Bay of Bengal exodus: Where are the boats?

Bay of Bengal exodus: Where are the boats?

BANGKOK - In recent days nearly 2,000 boat people from Myanmar and Bangladesh have been rescued or swum to shore in Malaysia and Indonesia.

The wave of arrivals is believed to be caused by smugglers dumping their human cargo as Thailand moves to stem the trade after discovering dozens of migrant remains in secret jungle camps earlier this month.

The UN refugee agency believes an estimated 25,000 Rohingya and Bangladeshis have taken to boats in the first three months of this year - double the number over the same period in 2014.

The following is a regional summary of the current "boat people" crisis:

Malaysia

Malaysian police say people-smugglers have dumped at least 1,018 migrants in shallow waters off the coast of the resort island of Langkawi since Sunday.

"We know that there are more boats out there that want to come in," Langkawi police chief Haritth Kam Abdullah told AFP on Monday, citing police intelligence.

Some migrants swam to shore after harrowing month-long journeys at sea, packed in with hundreds of other people without adequate food or water.

Indonesia

On Sunday Indonesian authorities intercepted a boat off the coast of northwestern Aceh province rescuing more than 600 migrants, many of whom were desperately weak.

A second vessel carrying about 400 migrants was spotted the following day by Indonesian navy vessels. The boat was damaged but afloat and its captain had fled.

Unlike the earlier boat, these migrants did not land in Aceh.
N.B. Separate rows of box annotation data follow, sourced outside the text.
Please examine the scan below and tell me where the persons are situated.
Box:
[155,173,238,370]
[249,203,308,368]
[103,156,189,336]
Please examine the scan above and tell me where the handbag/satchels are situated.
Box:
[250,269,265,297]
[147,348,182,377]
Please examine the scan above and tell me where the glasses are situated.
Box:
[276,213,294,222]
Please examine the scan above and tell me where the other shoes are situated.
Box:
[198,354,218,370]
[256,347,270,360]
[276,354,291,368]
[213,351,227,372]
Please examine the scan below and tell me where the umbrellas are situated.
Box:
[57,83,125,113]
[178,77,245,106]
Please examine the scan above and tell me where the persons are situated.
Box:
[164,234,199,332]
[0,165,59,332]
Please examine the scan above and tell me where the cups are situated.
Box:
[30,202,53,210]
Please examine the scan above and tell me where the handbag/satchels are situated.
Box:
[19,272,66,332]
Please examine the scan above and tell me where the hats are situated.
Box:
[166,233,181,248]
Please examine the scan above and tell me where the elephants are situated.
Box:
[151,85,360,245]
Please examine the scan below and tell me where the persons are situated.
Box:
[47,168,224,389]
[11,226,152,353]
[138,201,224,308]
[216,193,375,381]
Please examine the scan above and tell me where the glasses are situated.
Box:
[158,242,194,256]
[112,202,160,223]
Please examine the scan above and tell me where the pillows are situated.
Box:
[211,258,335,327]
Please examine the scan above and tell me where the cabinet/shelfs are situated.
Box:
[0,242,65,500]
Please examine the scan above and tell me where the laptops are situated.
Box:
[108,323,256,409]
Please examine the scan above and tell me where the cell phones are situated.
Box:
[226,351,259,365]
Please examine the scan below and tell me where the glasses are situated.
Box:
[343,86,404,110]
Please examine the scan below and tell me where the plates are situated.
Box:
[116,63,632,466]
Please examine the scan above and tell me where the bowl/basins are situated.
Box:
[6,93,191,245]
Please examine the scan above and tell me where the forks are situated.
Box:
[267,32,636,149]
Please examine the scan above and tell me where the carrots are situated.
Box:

Indonesia's navy confirmed Tuesday it had provided the boat with fuel and then towed it out of their waters, declining to say if it was heading to Malaysia, its suspected destination.

Thailand

Thailand's national police spokesman Prawut Thavornsiri told AFP Tuesday that aviation police were using helicopters to scour the Andaman Sea for migrant boats while marine police were patrolling the shore.

He added that no new migrant boats had been detected at the common entry points of Ranong and Satun coastal provinces since the recent police crackdown.

However Chris Lewa from The Arakan Project, a respected Rohingya rights group that monitors boat crossings, told AFP she believes there is "a boat in distress in Thai waters" near Langkawi, citing contacts in the trade.

"We think there are around 450 people on board," she said, adding there may be a further two boats carrying migrants under control of brokers near Langkawi.

Since May 1 some 250 migrants from Bangladesh and Myanmar have been found in the southern Thai province of Songkhla, bordering Malaysia, seemingly abandoned by traffickers who are on the run from police.

Bay of Bengal

Coastal towns along Bangladesh's Cox's Bazaar district and Myanmar's Rakhine State are the start point for most migrant journeys.

Small vessels carry migrants out to larger "cargo" boats moored in international waters, which head towards South East Asia when full.

Arakan Project's Chris Lewa said her contacts had told her that five cargo vessels left in early May headed east.

"These boats usually carry between 250-800 people. So there could be at least another 1,000 on their way," she said.

Two remain moored in the Bay of Bengal but are not thought to be taking on any more people at the moment, she added.